** Document source **
Le rapport examine donc l’IDE, passé et à venir, sous toutes les coutures.
On observera avec intérêt les courbes du tableau 3 page 20 : on notera que
les commentaires sont conformes aux relevés statistiques puisque les
fusions/acquisitions constituent bien la part la plus importante, et de
loin, des IDE et qu’ils sont, les uns et les autres très fluctuants. On
retrouve bien là le commentaire relatif aux principales tendances : celui
qui décide «d’investir» le fait en fonction, évidemment, des profits qu’il
anticipe de son investissement, lui-même très dépendant des conditions
géopolitiques globales. D’ailleurs, les auteurs ont défini 12 critères
susceptibles d’influencer la décision d’investissement et concluent que «les
résultats du modèle suggèrent que les IDE entrants [4] sont très sensibles
au cadre politique général» [5]. Les auteurs nous précisent que le retour
sur investissement et l’environnement des affaires (deux des 12 critères
retenus) expliquent à eux seuls plus des deux tiers des variations d’IDE.

Deux remarques à ce propos. D’une part, on peut manquer de sourire quand les
observateurs s’étonnent du fait qu’un propriétaire du capital prenne ses
décisions au regard de la meilleure protection qu’il estime pour celui-ci en
même temps que son meilleur rendement. D’autre part et en corollaire, cela
signifie que sans intervention de nature publique ce sont bien ces critères
qui dominent. Les notions de biens publics et d’intérêt des peuples ne
peuvent pas passer par l’IDE, et plus largement par la régulation par les
seuls marchés.

Voilà une bien étrange découverte ! Cependant, il est toujours piquant de
pouvoir présenter des études empiriques, menées par des experts peu suspects
de parti pris, qui mettent en évidence ces lapalissades.

** Exercices à faire **
1 - D'après l'extrait sur les IDE, quels sont les deux critères qui expliquent à eux seuls plus des deux tiers des variations d'IDE ?
2 - Recopiez sans rien changer le passage de l'extrait sur les IDE qui commence par les mots contenant « Voilà une bien » et finit par « évidence ces lapalissades. ».

** Données fournies **
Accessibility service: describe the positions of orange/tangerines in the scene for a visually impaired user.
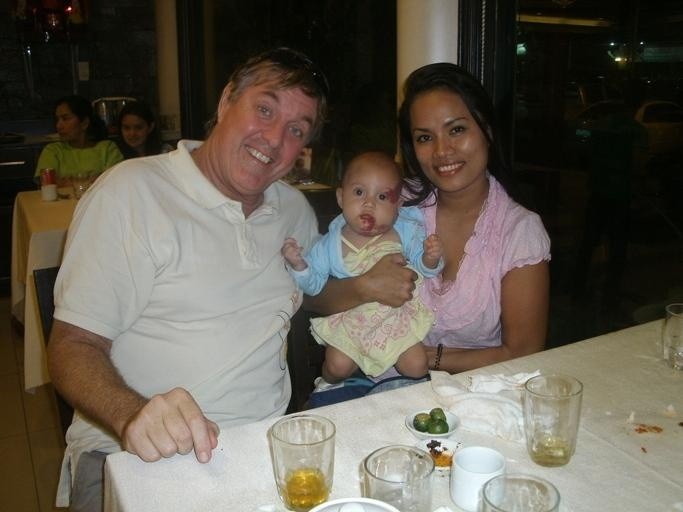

** Réponses aux exercices **
1 - Le retour sur investissement et l'environnement des affaires.

2 -
Voilà une bien étrange découverte ! Cependant, il est toujours piquant de
pouvoir présenter des études empiriques, menées par des experts peu suspects
de parti pris, qui mettent en évidence ces lapalissades.